• **What is needed**: Format every line of the rows below as a Markdown table with two columns, Number and Line, giving each line's number and its text. Leave out the blank lines and the pictures.

• **Raw data**:
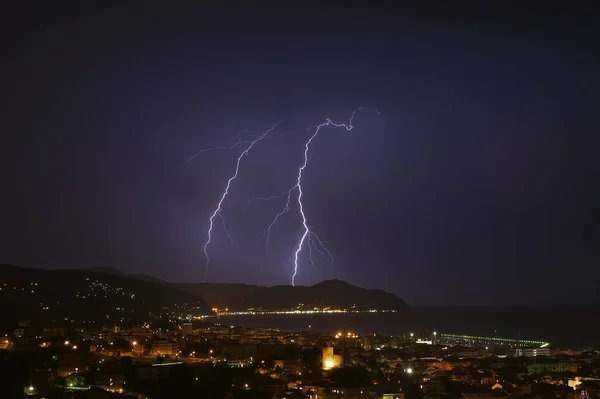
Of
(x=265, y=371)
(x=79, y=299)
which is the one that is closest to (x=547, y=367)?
(x=265, y=371)

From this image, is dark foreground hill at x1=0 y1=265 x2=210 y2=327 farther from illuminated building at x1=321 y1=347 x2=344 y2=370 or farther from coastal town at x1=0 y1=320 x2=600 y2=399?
illuminated building at x1=321 y1=347 x2=344 y2=370

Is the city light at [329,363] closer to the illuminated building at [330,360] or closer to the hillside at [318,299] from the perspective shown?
the illuminated building at [330,360]

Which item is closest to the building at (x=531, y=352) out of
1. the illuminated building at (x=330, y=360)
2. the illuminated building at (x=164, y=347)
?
the illuminated building at (x=330, y=360)

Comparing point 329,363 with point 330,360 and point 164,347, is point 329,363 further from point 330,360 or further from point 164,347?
point 164,347

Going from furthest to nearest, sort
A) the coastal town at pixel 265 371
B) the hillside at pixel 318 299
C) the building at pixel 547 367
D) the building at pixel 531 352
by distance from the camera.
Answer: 1. the hillside at pixel 318 299
2. the building at pixel 531 352
3. the building at pixel 547 367
4. the coastal town at pixel 265 371

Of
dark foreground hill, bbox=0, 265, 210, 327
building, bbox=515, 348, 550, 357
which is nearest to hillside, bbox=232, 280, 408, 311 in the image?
dark foreground hill, bbox=0, 265, 210, 327
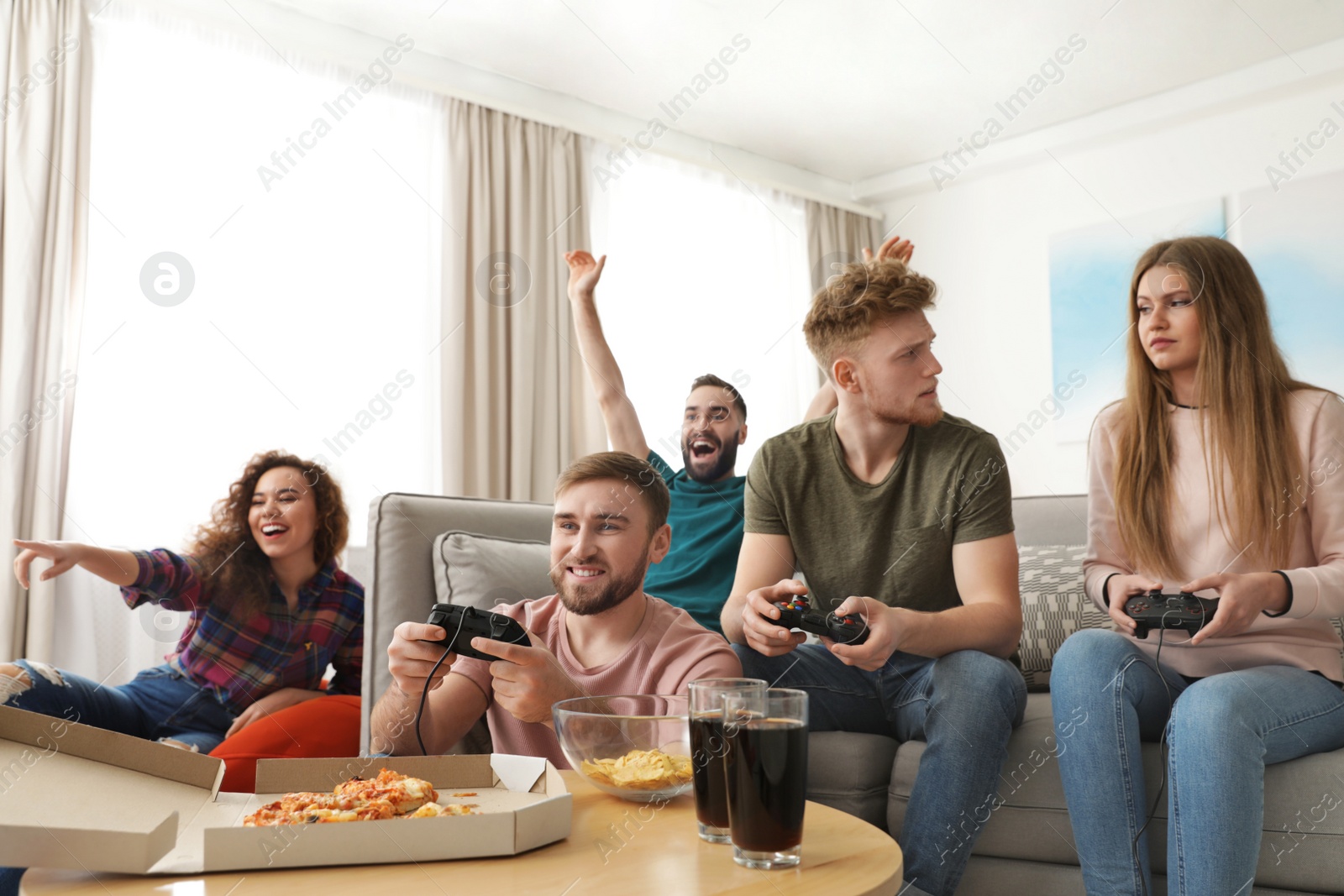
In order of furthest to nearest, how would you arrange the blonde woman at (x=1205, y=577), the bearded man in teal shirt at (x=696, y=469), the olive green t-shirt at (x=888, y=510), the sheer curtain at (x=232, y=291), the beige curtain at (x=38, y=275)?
the sheer curtain at (x=232, y=291) → the beige curtain at (x=38, y=275) → the bearded man in teal shirt at (x=696, y=469) → the olive green t-shirt at (x=888, y=510) → the blonde woman at (x=1205, y=577)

• **Response**:
| Number | Line |
|---|---|
| 1 | Of |
| 2 | (x=265, y=371) |
| 3 | (x=79, y=299) |
| 4 | which is the one that is closest to (x=547, y=367)? |
| 5 | (x=265, y=371) |
| 6 | From this image, is dark foreground hill at x1=0 y1=265 x2=210 y2=327 farther from illuminated building at x1=321 y1=347 x2=344 y2=370 or farther from coastal town at x1=0 y1=320 x2=600 y2=399? |
| 7 | illuminated building at x1=321 y1=347 x2=344 y2=370 |
| 8 | Is the city light at [329,363] closer to the illuminated building at [330,360] or closer to the hillside at [318,299] from the perspective shown? |
| 9 | the illuminated building at [330,360] |
| 10 | Which item is closest to the building at (x=531, y=352) out of |
| 11 | 1. the illuminated building at (x=330, y=360) |
| 12 | 2. the illuminated building at (x=164, y=347) |
| 13 | ? |
| 14 | the illuminated building at (x=330, y=360) |
| 15 | Comparing point 329,363 with point 330,360 and point 164,347, is point 329,363 further from point 330,360 or further from point 164,347? |
| 16 | point 164,347 |
| 17 | Going from furthest to nearest, sort |
| 18 | A) the coastal town at pixel 265 371 |
| 19 | B) the hillside at pixel 318 299 |
| 20 | C) the building at pixel 547 367 |
| 21 | D) the building at pixel 531 352 |
| 22 | by distance from the camera. |
| 23 | Answer: 1. the hillside at pixel 318 299 |
| 24 | 2. the building at pixel 531 352 |
| 25 | 3. the building at pixel 547 367 |
| 26 | 4. the coastal town at pixel 265 371 |
| 27 | Of |
| 28 | dark foreground hill, bbox=0, 265, 210, 327 |
| 29 | building, bbox=515, 348, 550, 357 |
| 30 | which is nearest to hillside, bbox=232, 280, 408, 311 in the image? |
| 31 | dark foreground hill, bbox=0, 265, 210, 327 |
| 32 | In order of furthest to nearest, how would you arrange the blonde woman at (x=1205, y=577), the bearded man in teal shirt at (x=696, y=469), the olive green t-shirt at (x=888, y=510), the sheer curtain at (x=232, y=291), the beige curtain at (x=38, y=275)? |
| 33 | the sheer curtain at (x=232, y=291) → the beige curtain at (x=38, y=275) → the bearded man in teal shirt at (x=696, y=469) → the olive green t-shirt at (x=888, y=510) → the blonde woman at (x=1205, y=577) |